# Records
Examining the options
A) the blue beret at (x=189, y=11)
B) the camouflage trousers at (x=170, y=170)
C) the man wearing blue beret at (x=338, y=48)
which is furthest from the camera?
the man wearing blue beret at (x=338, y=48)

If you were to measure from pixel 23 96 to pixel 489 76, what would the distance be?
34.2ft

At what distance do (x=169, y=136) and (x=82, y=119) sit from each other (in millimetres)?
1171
---
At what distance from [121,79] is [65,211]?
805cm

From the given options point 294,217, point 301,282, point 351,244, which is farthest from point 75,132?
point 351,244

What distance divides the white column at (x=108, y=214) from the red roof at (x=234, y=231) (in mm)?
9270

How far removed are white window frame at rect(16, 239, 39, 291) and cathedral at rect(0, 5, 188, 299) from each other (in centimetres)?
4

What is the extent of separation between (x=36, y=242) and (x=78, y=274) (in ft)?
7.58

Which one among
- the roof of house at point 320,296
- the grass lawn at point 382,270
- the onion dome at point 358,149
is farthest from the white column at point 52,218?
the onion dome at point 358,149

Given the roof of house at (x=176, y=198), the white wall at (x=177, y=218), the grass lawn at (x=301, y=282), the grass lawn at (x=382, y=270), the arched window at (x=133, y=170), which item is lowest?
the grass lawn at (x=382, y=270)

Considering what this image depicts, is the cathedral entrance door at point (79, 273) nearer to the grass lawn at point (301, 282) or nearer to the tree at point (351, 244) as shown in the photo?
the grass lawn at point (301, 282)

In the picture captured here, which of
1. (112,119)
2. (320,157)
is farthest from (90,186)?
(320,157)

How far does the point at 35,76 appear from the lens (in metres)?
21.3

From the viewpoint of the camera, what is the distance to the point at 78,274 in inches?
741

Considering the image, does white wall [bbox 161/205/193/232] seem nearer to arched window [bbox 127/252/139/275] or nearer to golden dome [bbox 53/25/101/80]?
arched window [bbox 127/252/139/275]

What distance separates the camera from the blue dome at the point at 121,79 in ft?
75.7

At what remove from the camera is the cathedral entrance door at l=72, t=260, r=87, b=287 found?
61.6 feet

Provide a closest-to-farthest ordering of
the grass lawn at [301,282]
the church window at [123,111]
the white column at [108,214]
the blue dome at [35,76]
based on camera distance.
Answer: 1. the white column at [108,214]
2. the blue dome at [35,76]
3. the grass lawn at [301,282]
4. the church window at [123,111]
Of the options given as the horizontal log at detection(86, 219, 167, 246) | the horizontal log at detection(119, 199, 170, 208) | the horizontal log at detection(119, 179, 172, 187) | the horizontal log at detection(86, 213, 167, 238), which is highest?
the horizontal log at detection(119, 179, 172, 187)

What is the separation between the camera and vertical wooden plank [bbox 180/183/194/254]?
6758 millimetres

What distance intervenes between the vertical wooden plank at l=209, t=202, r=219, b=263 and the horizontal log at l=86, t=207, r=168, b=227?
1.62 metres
--
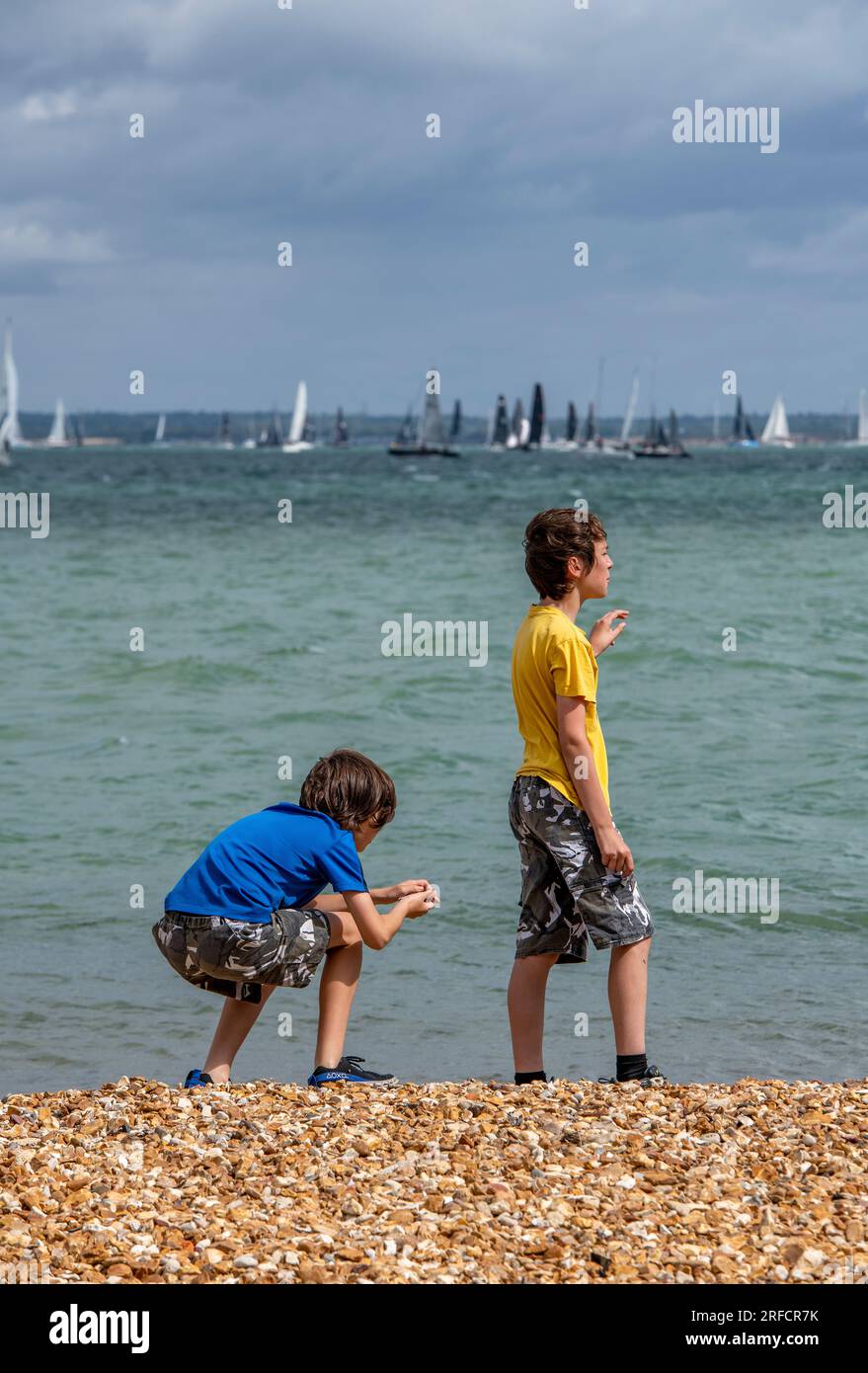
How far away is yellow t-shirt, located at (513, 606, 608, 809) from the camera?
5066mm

# What the exercise asks
Which lines of the material above contain the word "Considering"? Copy each one in full.

# Result for this task
Considering what this image depicts, is the cathedral entrance door at point (79, 273) nearer to the grass lawn at point (301, 282) or nearer to the tree at point (351, 244) as shown in the photo?
Considering the image, does white wall [bbox 161/205/193/232] seem nearer to arched window [bbox 127/252/139/275] or nearer to golden dome [bbox 53/25/101/80]?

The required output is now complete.